* What this task involves *
Reproduce the entire listing below, line for line, without changing anything.

* Information given *
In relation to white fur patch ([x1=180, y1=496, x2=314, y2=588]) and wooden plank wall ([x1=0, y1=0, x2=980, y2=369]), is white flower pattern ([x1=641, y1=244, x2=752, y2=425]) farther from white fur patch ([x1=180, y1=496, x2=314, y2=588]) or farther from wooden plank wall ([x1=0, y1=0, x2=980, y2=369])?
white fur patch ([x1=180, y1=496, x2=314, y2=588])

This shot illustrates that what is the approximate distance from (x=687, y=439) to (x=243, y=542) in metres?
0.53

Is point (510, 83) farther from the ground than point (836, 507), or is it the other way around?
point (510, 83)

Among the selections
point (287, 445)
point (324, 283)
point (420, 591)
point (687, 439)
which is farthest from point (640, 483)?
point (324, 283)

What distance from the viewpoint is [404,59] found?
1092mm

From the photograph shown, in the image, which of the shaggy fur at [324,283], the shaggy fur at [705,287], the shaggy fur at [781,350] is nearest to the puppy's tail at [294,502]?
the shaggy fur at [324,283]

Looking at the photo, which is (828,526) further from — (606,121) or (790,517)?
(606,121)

* Output of the exercise *
In relation to white fur patch ([x1=180, y1=496, x2=314, y2=588]) and wooden plank wall ([x1=0, y1=0, x2=980, y2=369]), is white flower pattern ([x1=641, y1=244, x2=752, y2=425]) farther from white fur patch ([x1=180, y1=496, x2=314, y2=588]) or farther from wooden plank wall ([x1=0, y1=0, x2=980, y2=369])?
white fur patch ([x1=180, y1=496, x2=314, y2=588])

This shot illustrates that what is the approximate distance from (x=687, y=439) to (x=243, y=542) in metres?
0.53

Is point (510, 83) farther from the ground than point (836, 507), or is it the other way around?
point (510, 83)

Among the selections
point (287, 445)
point (324, 283)
point (420, 591)
point (687, 439)
which is farthest from point (640, 483)?
point (324, 283)

What distance from the viewpoint is [404,59] found?
1092mm

From the photograph shown, in the image, which of the shaggy fur at [324,283], the shaggy fur at [705,287], the shaggy fur at [781,350] is nearest to the puppy's tail at [294,502]?
the shaggy fur at [324,283]

Looking at the photo, which is (828,526) further from — (606,121) or (790,517)?
(606,121)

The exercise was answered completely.